A group of dismissed Funcinpec officials has exchanged barbs with party leadership after filing a lawsuit for their reinstatement earlier this month, stating yesterday that if party leader Prince Norodom Ranarridh does not change tack the party would slide into irrelevance once more.
Meach Samroul, Kan Vudthy, Soung Phally, Kim Ravy, Nop Phorn and Seng Haksrun – along with Pheap Pheach, who did not sign the legal complaint – were dismissed after Haksrun requested that two other senior officials be booted from the party for nepotism. In response, Ranariddh dismissed Haksrun and the six others.
Samroul, a former personal assistant of the Prince, bemoaned the “financial and emotional sacrifice” for the party of the dismissed officials and said he feared that Funcinpec would fragment if the Prince continued “believing those bad officials who incited and flattered him”.

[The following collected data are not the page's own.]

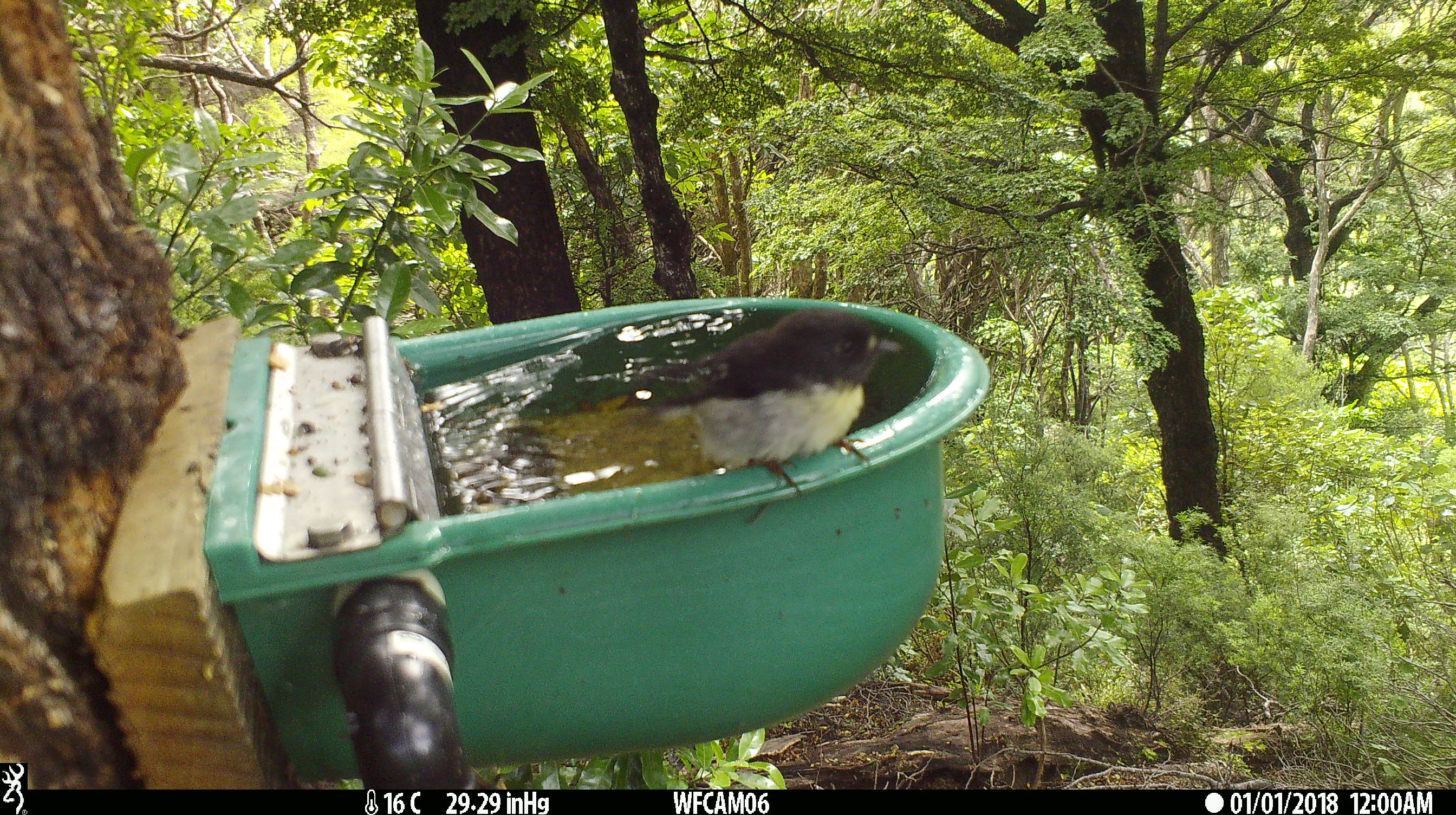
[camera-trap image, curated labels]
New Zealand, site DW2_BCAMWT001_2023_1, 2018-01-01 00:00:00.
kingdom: Animalia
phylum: Chordata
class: Aves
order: Passeriformes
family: Petroicidae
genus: Petroica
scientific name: Petroica macrocephala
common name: tomtit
Tomtit (Petroica macrocephala).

Kim Ravy warned the party would “win zero seats” in the upcoming election if it did not reform.
“The rottenness already affects [the party] at a local level, [officials] try to lie to the Prince and cheat him,” he said, adding that Funcinpec should learn from the Cambodian People’s Party’s organisational structure.
“They know how many members they have but we have not even thought about our local structure,” he said.
Funcinpec had already virtually lapsed into irrelevance until it was given a second life through the dissolution of the Cambodia National Rescue Party. After the CNRP was dissolved, 41 of its National Assembly seats were handed over to the party.
On Wednesday Ranarridh said the complaint should be resolved internally and not in court, insisting “there is no disunity.”
Political analyst Lao Mong Hay suggested the rift exposed deeper problems within the party. “There cannot peace and order in any organization whenever its leadership has no strong moral authority,” he said.